What you will do: Nothing but the lines from the one containing "camp-lucy-sacred-oaks-rustic-floral-wedding-inspiration23" through the last line of the records below should be copied, exactly and without pictures.
*** Record set ***
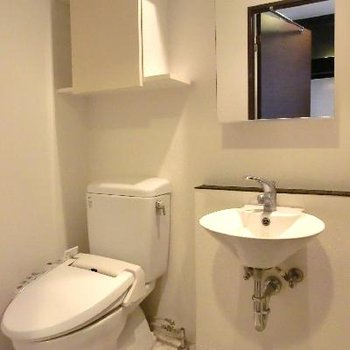おしゃれな洗面台と、ウォッシュレットトイレ。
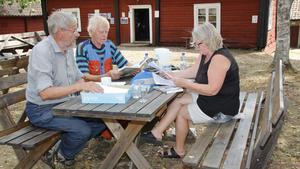 Flera föreningar samverkar för att hålla Enåkers socken levande, till exempel Enåkers hembygdsförening, Enåkers bygdegårdsförening, Runhällens byalag, Runhällen Bois bordtennis och Runhällen Bois fotboll. Gösta Persson, kyrk-Kalle Andersson och Britt Marie Blidmo Hedlund är med i flera av dem.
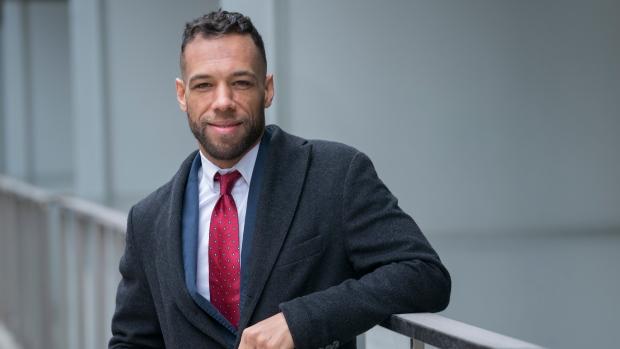'Fue emocionalmente agotador': el candidato a la alcaldía de Montreal dice que recibió un mensaje vehementemente racista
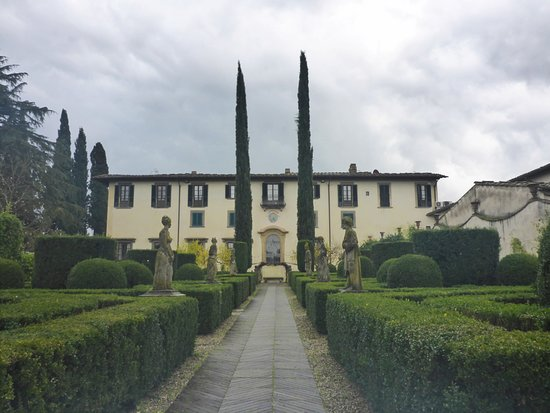 Self-Drive Vintage Fiat 500 Tour from Florence: Tuscan Wine Experience: The estate where we did our wine tasting.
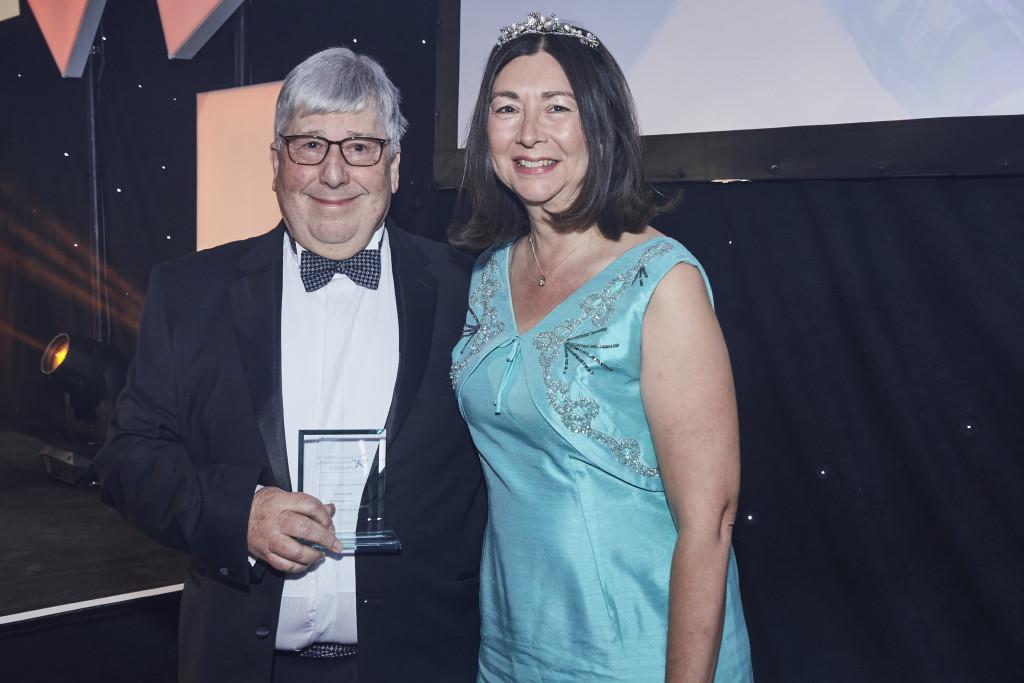 Above: David Grunwerg: winner of the Outstanding Achievement Award 2021, pictured with Jo Howard, editor of Progressive Housewares and HousewaresNews.net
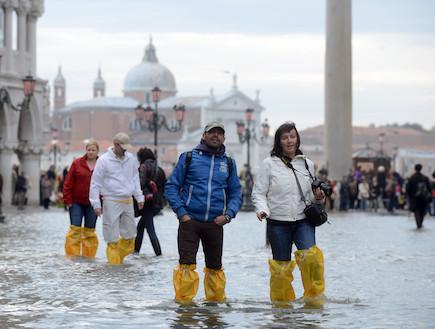 תיירים בוונציה המוצפת (צילום: huffingtonpost.com)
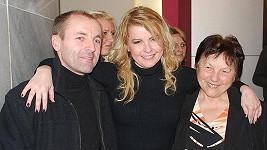 Iveta Bartošová s bratrem Lumírem a matkou Svatavou.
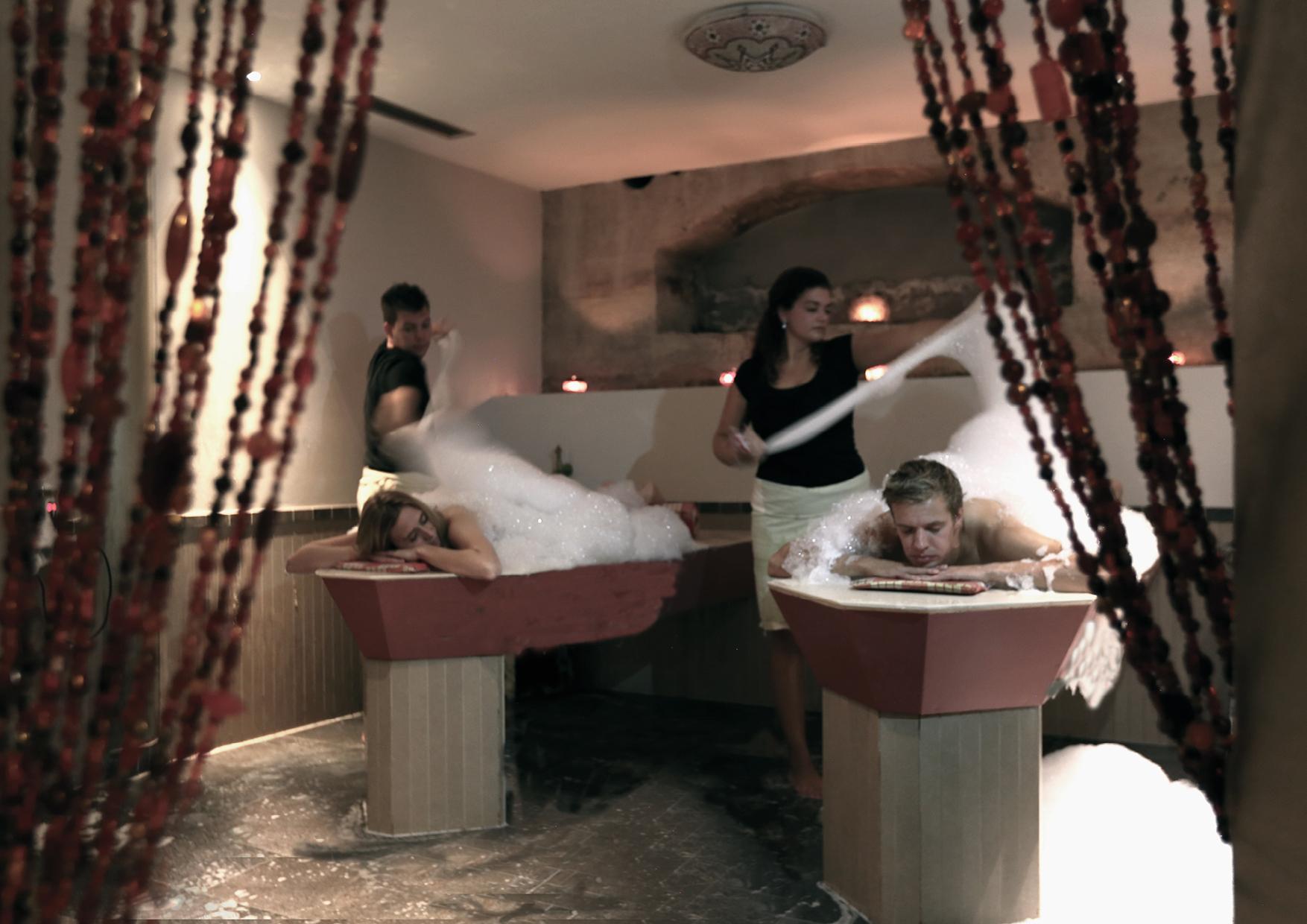 In de luxe spa van Fort Resort Beemster is een duo hammam ruimten, zodat de gasten tegelijk van dit fijne ritueel kunnen genieten.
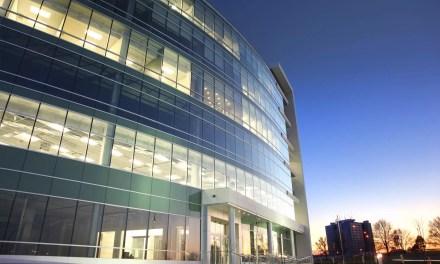 Iluminação para prédios: veja dicas de como iluminar a fachada
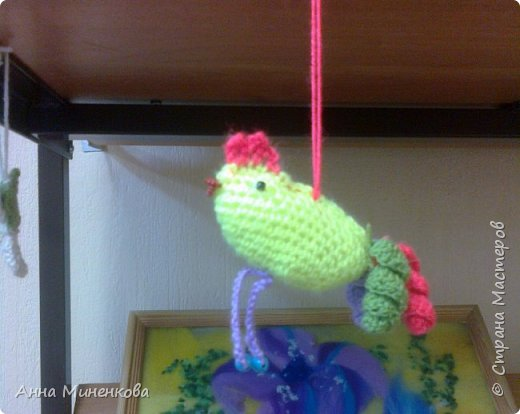 Доброго всем времени суток!  Для участия в новогоднем конкурсе моя ученица Насырова Элина связала петушка - ёлочную игрушку, а придумали мы его вместе.  фото 1
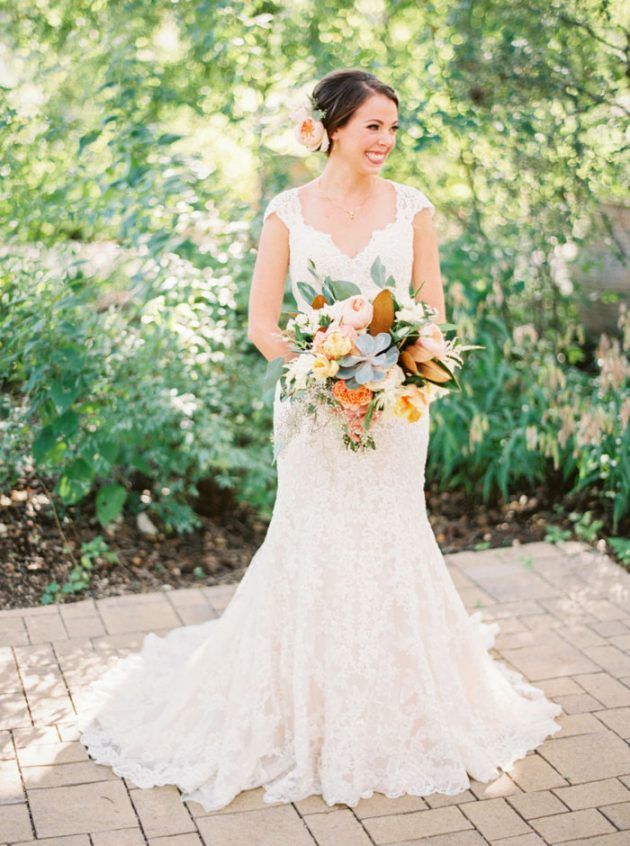 camp-lucy-sacred-oaks-rustic-floral-wedding-inspiration23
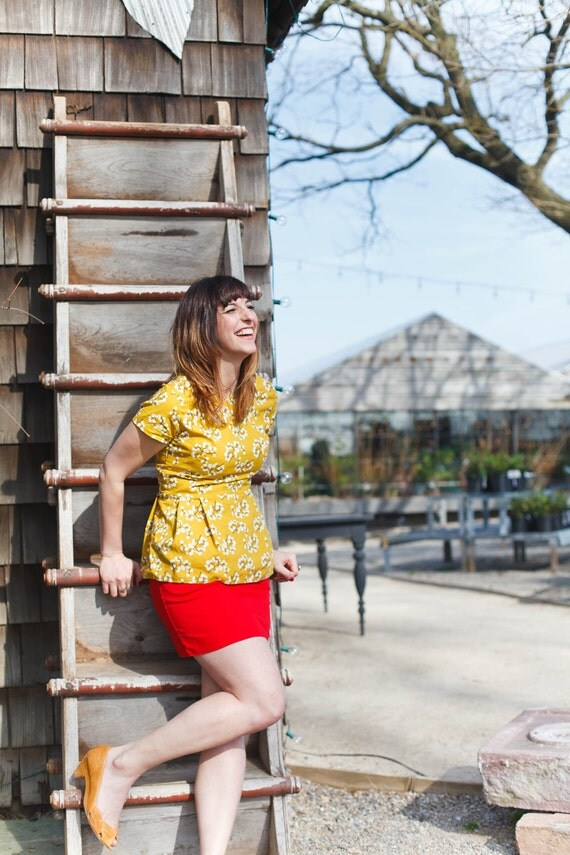 Mustard Yellow Peplum Top. Short sleeve Skirted Shirt Retro Style Mod Floral Pattern. Vintage Inspired Floral Blouse. Bright Spring Yellow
*** End of Record set ***
Response:
 camp-lucy-sacred-oaks-rustic-floral-wedding-inspiration23
 Mustard Yellow Peplum Top. Short sleeve Skirted Shirt Retro Style Mod Floral Pattern. Vintage Inspired Floral Blouse. Bright Spring Yellow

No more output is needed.